What the task asks
Pull out every line in the rows below that contains the string "breast", copying each line in full.

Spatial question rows
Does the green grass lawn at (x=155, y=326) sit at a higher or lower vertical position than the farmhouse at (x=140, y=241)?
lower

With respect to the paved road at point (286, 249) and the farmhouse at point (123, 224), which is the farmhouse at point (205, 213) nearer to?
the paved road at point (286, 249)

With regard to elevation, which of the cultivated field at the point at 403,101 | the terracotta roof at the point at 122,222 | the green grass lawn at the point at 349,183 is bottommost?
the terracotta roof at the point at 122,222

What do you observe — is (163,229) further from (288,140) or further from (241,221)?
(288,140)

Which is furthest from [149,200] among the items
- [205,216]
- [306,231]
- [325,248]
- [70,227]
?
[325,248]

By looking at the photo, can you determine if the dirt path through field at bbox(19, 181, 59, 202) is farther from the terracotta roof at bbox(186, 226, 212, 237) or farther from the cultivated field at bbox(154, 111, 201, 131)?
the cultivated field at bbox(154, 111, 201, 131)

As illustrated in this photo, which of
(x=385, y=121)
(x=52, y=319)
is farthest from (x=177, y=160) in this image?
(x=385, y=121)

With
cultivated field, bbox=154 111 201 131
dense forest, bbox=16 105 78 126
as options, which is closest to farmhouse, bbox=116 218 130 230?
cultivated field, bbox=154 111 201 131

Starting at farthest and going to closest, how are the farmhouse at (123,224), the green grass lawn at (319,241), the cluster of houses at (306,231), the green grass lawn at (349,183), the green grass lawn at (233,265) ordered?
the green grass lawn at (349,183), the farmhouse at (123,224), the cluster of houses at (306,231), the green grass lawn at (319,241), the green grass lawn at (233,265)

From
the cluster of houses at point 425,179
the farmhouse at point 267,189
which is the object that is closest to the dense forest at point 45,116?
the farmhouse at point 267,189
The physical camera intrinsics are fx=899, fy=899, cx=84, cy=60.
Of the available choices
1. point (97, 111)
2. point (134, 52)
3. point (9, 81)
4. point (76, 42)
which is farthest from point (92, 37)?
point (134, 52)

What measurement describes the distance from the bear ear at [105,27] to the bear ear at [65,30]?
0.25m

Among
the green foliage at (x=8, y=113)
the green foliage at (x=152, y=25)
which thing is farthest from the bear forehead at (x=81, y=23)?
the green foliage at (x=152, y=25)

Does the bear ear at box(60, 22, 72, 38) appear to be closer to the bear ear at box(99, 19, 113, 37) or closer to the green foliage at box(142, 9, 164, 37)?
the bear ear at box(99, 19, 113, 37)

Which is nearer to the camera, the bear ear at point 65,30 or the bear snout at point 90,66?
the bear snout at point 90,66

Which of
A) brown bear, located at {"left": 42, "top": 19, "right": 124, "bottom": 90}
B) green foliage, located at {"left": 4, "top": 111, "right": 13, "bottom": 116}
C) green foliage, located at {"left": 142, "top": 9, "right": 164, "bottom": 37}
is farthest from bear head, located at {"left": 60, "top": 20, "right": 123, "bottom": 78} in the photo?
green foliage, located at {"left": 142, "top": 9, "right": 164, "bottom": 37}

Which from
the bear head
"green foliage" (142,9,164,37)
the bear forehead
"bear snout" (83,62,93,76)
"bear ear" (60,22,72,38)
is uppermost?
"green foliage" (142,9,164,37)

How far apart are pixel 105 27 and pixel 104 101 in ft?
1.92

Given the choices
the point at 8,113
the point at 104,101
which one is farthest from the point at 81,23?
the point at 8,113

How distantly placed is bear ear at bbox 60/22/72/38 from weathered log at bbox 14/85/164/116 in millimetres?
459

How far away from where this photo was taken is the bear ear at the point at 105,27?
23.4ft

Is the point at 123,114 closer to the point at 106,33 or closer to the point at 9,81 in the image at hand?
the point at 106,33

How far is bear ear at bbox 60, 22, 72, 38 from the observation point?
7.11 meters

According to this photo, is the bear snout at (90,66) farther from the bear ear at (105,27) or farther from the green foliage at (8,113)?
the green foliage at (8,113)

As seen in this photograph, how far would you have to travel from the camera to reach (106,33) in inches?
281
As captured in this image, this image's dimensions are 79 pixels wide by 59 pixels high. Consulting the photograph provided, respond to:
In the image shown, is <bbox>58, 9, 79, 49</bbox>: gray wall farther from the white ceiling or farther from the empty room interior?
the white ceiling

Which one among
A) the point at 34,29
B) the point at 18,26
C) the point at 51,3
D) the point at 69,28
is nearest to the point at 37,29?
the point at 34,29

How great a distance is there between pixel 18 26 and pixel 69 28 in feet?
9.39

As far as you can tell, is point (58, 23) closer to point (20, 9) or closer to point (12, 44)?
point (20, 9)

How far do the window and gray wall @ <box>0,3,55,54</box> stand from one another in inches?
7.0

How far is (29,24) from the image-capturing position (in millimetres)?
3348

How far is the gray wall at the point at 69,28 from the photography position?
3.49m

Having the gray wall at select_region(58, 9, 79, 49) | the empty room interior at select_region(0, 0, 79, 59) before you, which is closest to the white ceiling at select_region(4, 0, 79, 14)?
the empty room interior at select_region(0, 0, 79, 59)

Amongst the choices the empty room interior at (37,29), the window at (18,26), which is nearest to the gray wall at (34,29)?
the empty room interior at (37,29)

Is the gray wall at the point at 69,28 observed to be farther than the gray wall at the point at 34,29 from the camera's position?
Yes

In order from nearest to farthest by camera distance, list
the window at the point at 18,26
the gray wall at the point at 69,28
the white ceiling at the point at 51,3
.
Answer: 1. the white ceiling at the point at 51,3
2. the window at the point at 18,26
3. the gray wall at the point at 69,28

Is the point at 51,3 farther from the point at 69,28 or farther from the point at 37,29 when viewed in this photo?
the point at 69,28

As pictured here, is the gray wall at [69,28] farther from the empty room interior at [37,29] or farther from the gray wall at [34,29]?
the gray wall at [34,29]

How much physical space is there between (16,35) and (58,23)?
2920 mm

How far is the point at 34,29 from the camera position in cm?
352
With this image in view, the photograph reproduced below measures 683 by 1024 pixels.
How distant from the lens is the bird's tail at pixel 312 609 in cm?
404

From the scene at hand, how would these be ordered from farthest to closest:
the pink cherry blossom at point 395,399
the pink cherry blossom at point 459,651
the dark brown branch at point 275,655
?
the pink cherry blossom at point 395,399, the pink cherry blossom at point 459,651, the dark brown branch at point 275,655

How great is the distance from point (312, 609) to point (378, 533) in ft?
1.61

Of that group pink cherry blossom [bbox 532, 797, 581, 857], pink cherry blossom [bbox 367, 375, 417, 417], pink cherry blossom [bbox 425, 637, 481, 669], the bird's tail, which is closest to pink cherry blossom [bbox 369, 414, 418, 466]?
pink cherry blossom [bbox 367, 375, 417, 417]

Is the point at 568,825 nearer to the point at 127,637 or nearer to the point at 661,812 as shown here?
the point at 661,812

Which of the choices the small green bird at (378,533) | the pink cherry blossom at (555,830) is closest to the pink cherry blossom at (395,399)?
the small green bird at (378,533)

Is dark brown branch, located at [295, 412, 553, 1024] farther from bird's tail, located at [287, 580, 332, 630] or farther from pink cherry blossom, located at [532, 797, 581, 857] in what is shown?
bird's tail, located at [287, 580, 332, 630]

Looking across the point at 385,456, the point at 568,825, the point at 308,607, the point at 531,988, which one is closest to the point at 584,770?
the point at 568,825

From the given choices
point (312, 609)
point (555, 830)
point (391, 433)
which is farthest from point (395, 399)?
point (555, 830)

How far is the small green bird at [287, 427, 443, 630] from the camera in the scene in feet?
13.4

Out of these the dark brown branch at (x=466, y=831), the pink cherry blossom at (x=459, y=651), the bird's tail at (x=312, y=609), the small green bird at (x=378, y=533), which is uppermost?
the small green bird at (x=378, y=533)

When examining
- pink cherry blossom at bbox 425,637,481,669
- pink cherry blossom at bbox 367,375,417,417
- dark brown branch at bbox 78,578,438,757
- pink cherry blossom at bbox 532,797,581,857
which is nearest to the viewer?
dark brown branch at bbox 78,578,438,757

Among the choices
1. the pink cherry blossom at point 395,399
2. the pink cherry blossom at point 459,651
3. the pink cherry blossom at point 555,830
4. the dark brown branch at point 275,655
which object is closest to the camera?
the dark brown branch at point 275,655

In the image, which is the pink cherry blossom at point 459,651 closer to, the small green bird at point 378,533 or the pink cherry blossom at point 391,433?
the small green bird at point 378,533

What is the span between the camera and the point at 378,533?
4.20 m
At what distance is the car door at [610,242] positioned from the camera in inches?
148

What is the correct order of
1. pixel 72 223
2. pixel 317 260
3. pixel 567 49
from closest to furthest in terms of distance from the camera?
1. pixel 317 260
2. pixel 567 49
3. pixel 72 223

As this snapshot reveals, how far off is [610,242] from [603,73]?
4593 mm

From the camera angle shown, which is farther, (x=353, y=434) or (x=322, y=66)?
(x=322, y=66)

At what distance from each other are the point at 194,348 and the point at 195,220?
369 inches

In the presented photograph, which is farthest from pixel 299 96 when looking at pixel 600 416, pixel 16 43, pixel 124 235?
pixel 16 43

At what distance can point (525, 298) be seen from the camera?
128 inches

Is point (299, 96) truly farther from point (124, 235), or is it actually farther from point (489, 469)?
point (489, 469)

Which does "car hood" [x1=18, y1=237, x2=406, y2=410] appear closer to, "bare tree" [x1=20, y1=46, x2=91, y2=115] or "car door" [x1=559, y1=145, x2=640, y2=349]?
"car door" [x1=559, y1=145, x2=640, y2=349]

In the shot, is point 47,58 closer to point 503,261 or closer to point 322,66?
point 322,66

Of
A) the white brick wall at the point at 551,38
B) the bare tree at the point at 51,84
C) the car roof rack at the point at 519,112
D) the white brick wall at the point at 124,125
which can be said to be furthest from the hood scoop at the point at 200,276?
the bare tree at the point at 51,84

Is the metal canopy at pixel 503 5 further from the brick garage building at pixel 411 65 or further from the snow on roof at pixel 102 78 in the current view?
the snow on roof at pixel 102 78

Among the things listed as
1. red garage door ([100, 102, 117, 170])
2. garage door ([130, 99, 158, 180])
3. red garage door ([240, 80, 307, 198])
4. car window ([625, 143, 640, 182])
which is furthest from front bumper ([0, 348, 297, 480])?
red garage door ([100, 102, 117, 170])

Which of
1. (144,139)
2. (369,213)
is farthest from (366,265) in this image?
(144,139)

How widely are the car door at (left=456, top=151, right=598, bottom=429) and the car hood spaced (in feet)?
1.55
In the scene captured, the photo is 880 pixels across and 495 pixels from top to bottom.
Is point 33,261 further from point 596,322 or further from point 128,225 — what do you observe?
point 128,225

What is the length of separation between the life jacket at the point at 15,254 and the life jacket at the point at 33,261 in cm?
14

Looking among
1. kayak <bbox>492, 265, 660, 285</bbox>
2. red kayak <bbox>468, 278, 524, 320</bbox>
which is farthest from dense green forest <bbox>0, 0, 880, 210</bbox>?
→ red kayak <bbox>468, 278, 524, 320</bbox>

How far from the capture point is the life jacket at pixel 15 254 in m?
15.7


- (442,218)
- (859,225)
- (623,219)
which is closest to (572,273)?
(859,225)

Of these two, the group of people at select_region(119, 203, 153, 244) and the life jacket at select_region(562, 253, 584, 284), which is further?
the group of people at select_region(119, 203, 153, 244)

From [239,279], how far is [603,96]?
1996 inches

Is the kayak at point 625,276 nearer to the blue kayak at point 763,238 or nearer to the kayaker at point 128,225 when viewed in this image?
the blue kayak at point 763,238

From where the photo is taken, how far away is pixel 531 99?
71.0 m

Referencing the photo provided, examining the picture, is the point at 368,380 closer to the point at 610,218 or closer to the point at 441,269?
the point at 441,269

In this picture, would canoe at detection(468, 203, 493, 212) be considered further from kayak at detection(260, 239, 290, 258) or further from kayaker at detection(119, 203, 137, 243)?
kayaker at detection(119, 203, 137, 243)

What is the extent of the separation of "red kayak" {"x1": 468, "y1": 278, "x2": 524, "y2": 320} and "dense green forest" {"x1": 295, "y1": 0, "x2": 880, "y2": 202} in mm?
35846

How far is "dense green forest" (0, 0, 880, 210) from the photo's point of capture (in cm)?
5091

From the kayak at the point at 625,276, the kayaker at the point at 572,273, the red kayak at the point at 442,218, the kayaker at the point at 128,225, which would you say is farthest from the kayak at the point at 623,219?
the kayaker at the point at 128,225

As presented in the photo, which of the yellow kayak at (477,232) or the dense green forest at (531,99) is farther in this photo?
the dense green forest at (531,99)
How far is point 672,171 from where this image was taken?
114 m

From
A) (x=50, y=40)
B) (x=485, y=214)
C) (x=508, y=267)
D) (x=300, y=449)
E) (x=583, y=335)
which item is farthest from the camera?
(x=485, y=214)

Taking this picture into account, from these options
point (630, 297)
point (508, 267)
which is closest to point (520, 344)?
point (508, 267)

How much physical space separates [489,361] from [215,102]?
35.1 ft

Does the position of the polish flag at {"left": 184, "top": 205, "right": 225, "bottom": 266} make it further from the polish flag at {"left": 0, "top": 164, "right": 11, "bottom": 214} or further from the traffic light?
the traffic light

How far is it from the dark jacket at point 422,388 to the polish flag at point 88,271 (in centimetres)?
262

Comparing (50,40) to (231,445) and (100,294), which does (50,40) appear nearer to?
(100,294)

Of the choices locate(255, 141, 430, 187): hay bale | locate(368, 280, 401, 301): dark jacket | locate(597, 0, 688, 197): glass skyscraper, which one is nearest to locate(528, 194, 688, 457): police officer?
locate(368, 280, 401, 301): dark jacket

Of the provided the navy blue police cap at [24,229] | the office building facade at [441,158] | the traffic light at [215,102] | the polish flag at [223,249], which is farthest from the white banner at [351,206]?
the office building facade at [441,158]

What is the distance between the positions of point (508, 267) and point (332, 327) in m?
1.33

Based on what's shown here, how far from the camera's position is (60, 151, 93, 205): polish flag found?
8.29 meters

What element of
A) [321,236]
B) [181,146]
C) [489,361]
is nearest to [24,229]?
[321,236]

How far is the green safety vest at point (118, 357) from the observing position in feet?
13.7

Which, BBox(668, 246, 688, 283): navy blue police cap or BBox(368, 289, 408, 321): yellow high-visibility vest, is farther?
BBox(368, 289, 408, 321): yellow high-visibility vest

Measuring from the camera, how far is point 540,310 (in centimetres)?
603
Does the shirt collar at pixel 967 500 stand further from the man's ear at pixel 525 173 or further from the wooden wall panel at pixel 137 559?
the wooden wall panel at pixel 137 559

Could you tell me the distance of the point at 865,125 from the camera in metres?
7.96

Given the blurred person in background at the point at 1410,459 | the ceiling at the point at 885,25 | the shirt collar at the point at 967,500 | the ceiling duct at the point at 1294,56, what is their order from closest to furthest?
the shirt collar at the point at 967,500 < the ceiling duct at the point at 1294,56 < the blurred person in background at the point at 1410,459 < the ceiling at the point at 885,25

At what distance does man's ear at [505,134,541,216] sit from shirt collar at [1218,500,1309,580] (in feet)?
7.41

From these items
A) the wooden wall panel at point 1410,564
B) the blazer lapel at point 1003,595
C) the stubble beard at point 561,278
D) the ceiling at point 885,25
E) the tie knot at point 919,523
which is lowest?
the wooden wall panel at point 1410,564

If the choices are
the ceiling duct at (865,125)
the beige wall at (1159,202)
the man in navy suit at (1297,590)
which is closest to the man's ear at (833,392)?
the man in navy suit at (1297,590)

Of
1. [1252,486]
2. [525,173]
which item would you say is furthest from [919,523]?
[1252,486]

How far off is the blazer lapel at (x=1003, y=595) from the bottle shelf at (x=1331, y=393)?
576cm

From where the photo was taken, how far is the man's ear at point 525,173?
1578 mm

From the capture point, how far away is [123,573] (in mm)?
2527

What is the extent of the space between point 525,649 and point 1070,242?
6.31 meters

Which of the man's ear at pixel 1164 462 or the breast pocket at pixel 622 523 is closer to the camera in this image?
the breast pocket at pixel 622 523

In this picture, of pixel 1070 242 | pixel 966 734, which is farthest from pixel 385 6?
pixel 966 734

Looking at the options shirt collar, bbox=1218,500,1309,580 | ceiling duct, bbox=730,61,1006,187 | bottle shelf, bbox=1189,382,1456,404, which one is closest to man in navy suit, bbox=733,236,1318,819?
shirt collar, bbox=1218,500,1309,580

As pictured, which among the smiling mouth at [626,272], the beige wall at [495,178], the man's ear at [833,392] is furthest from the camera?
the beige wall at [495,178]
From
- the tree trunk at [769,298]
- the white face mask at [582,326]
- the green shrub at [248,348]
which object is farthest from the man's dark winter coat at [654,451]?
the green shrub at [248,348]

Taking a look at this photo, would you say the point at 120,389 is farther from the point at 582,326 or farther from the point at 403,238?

Task solution
Which of the man's ear at pixel 1164 462 or the breast pocket at pixel 622 523 is closer to the camera in this image?
the breast pocket at pixel 622 523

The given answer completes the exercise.